_Provided passage_.

* * *

Technology Trends: Parallel Processing and FDTD Solutions
Introduction
Historically PC processors were serial processors - they computed one operation at a time - for which
improvements in performance were largely obtained through increasing the rate at which the processor could
perform operations. Over a period of less than 20 years (1983-2002), processor clock frequencies climbed
from 5MHz to more than 3GHz.
In more recent years, processor vendors have encountered challenges in increasing clock speeds beyond
3GHz and have begun to focus on parallel computation in order to further improve PC performance. The
idea of parallel computation is quite simple: perform multiple operations at the same time to increase
the computation throughput. While the concept is simple, in practice parallel computing requires
specialized software and algorithms engineered for this purpose. Fortunately, many algorithms such as
the FDTD algorithm can be carried out as a parallel computation that can exploit increases in computer
processor capability for years to come. While there are a variety of parallel computer systems commonly
in use today, in this paper three common systems that can boost the performance of your FDTD Solutions
simulations are examined.

* * *

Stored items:
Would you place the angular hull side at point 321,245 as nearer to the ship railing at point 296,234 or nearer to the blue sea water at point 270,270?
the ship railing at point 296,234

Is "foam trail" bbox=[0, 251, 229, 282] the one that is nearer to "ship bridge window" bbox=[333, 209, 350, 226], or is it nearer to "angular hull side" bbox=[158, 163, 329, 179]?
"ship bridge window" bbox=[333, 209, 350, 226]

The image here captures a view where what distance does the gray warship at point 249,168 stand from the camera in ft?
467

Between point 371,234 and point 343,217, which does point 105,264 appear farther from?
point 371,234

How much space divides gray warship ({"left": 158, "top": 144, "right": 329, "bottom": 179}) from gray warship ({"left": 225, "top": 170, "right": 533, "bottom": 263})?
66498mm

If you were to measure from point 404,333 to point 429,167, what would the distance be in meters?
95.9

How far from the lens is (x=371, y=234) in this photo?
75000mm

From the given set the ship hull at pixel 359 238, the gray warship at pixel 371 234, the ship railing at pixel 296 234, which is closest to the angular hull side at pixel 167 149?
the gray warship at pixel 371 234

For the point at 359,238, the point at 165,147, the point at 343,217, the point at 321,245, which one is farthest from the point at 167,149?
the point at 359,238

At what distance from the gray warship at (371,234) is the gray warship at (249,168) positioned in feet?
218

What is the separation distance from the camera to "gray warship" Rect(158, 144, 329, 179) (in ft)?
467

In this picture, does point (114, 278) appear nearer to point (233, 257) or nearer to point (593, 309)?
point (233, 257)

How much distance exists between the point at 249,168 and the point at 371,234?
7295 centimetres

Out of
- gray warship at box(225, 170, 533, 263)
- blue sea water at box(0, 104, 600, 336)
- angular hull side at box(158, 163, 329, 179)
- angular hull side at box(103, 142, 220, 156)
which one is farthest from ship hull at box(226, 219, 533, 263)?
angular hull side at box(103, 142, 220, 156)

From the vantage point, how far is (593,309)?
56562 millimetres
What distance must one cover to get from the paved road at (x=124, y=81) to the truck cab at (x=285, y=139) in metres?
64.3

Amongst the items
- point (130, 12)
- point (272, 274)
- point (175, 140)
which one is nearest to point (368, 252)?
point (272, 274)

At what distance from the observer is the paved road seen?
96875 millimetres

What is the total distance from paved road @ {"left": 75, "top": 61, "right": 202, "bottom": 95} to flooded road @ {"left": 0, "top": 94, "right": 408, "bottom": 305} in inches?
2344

* * *

_Actions to take_.
A – According to the passage on parallel processing and FDTD Solutions, what were processor clock frequencies in 1983, and what had they reached by 2002?
B – Set down, word for word, the part of the passage on parallel processing and FDTD Solutions that begins at the words "Technology Trends: Parallel" and stops after the words "more than 3GHz.".
C – Write the next part of the passage on parallel processing and FDTD Solutions, picking up after its final sentence.

_Results in order_.
A – They rose from 5MHz to more than 3GHz.

B –
Technology Trends: Parallel Processing and FDTD Solutions
Introduction
Historically PC processors were serial processors - they computed one operation at a time - for which
improvements in performance were largely obtained through increasing the rate at which the processor could
perform operations. Over a period of less than 20 years (1983-2002), processor clock frequencies climbed
from 5MHz to more than 3GHz.

C –
Multi-core Systems
In 2005, dual-core processors were introduced by both AMD and Intel. More recently, Intel has continued
this trend by introducing quad-core (4 core) processors in late 2006. These multi-core processors contain
multiple execution cores on the same chip, each of which can independently perform operations, thereby introducing a new
level of parallelization to desktop processors. In order to take advantage of this new computing
capability, it is necessary to run software that can run computations in parallel. For example, the
FDTD Solutions parallel engine has the ability to split a single simulation into multiple independent
computation threads that execute concurrently on multi-core systems.
|
While current dual/quad-core processors double/quadruple the computation throughput of the processor,
some parts of the processor's memory subsystem are shared among the cores (see Figure 1). Due to the
sharing of the memory resources, the memory bandwidth - the rate at which RAM memory can be accessed -
may not be increasing in step with the processing capability. As application performance is typically a
function of computation capability and memory performance, the overall increase in application performance
is not likely to scale linearly with the number of cores within the multi-core processor.
Although the performance increase with multi-core processors may not be exactly what you might first
expect based on the number of cores, there is still a significant performance gain.
|

Figure 1. A representative diagram of a dual-core system, showing the memory shared between
both of the cores within the processor.
|
|
|
While the memory architecture for multi-core processors may limit total memory bandwidth, it does facilitate
very fast sharing of memory data. This is important since some algorithms, including the FDTD algorithm,
require a small amount of shared memory access when implemented in parallel. On a multi-core processor
system, this communication can be done very quickly, since each core has direct access to the same memory.
The final characteristic that we will examine for the multi-core processor PC is the memory capacity. The
memory capacity, which is currently limited to the 8-16GB of memory that can be fit onto a motherboard,
will ultimately limit the size of problem you can simulate with FDTD Solutions.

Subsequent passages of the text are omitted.